Audit flagged that keyboard users have to tab through the entire navigation before reaching main content on every page load. Add a skip link that is invisible until focused, then jumps to the main content.
What I want to see
A skip link that uses the .sr-only recipe by default and reveals on :focus (or :focus-visible). The visible state moves the link into the viewport with a real position and a strong contrast.
Design lead asked me to remove all focus rings because they 'look ugly on mouse click'. The accessibility audit will fail if I do. Write the rule that keeps focus rings for keyboard users but hides them for mouse clicks.
What I want to see
:focus-visible only paints when the browser heuristically decides the focus came from keyboard (or touch on some platforms). Pair it with :focus:not(:focus-visible) to remove the outline on mouse-driven focus.

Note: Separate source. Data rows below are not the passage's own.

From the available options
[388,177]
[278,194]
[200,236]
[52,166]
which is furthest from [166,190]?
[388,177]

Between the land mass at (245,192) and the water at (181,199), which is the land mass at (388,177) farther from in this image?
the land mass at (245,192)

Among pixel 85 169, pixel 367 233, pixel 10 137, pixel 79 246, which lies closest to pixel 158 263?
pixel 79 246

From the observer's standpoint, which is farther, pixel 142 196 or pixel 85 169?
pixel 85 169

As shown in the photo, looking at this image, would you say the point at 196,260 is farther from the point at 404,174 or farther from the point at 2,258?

A user reported vestibular issues with the parallax hero on our landing page. Wrap the animations so users who prefer reduced motion get a still version. Bonus: show the JavaScript pattern for honoring the same preference in a non-CSS animation library.
What I want to see
The @media (prefers-reduced-motion: reduce) query that either disables animations or replaces them with a fade. The JS pattern uses matchMedia('(prefers-reduced-motion: reduce)') and listens for changes.
Design tokens ship as CSS custom properties: --text-primary, --bg-primary. Every dark-mode override I review at least once breaks WCAG contrast. Show a CSS-only pattern that makes the contrast check visible at build time (or at least at devtools time), and explain why hand-checking every pair does not scale.
What I want to see
The color-contrast() CSS function for browsers that support it; for older targets, name the alternative: a CSS variable for the contrast pair plus a documented build step (Stylelint plugin, automated Pa11y/axe test) that fails CI on a contrast regression.